***** Exercise material *****

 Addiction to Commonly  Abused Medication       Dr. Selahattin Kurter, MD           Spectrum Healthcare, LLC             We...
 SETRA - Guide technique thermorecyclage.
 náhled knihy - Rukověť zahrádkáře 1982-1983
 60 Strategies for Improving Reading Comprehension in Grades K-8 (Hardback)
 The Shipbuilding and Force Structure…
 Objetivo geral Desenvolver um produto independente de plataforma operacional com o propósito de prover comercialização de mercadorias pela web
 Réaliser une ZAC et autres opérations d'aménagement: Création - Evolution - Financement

*****
***** Exercise material *****

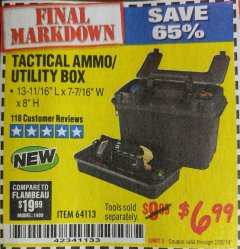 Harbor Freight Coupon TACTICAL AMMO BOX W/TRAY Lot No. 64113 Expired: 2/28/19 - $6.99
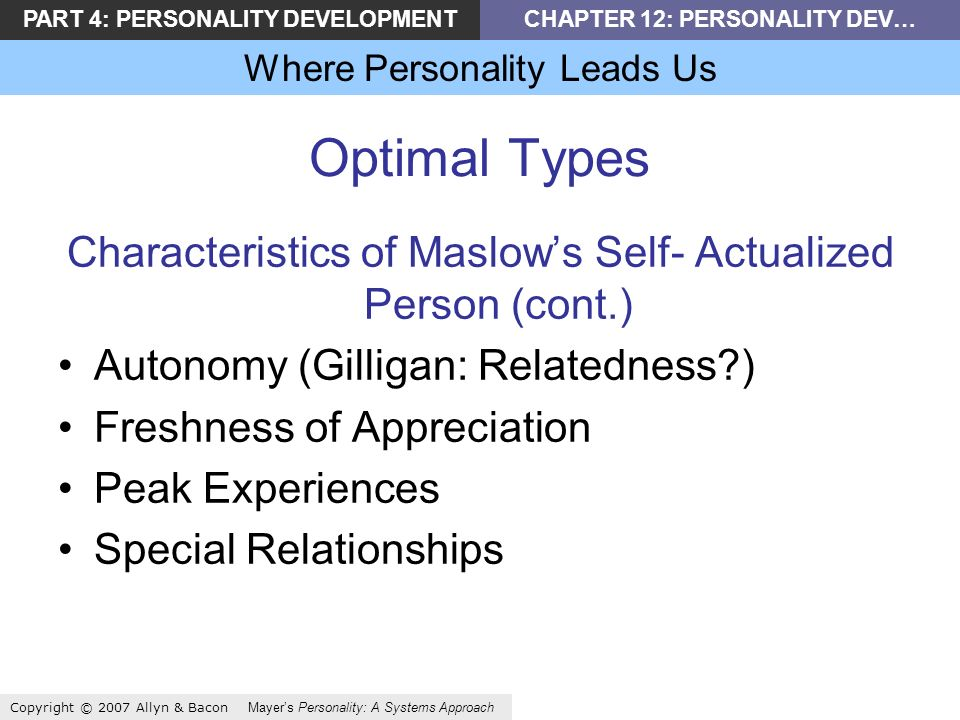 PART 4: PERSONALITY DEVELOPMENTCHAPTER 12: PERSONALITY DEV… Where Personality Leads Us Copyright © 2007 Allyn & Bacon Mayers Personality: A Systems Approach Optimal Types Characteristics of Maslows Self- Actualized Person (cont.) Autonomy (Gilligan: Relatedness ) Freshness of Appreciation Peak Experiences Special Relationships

*****

§ **Aim of the exercise**
In the listing above, find the line with "Objetivo geral Desenvolver" and the line with "Réaliser une ZAC"; output exactly those lines and all lines between them.

§ **Solution for this task**
 Objetivo geral Desenvolver um produto independente de plataforma operacional com o propósito de prover comercialização de mercadorias pela web
 Réaliser une ZAC et autres opérations d'aménagement: Création - Evolution - Financement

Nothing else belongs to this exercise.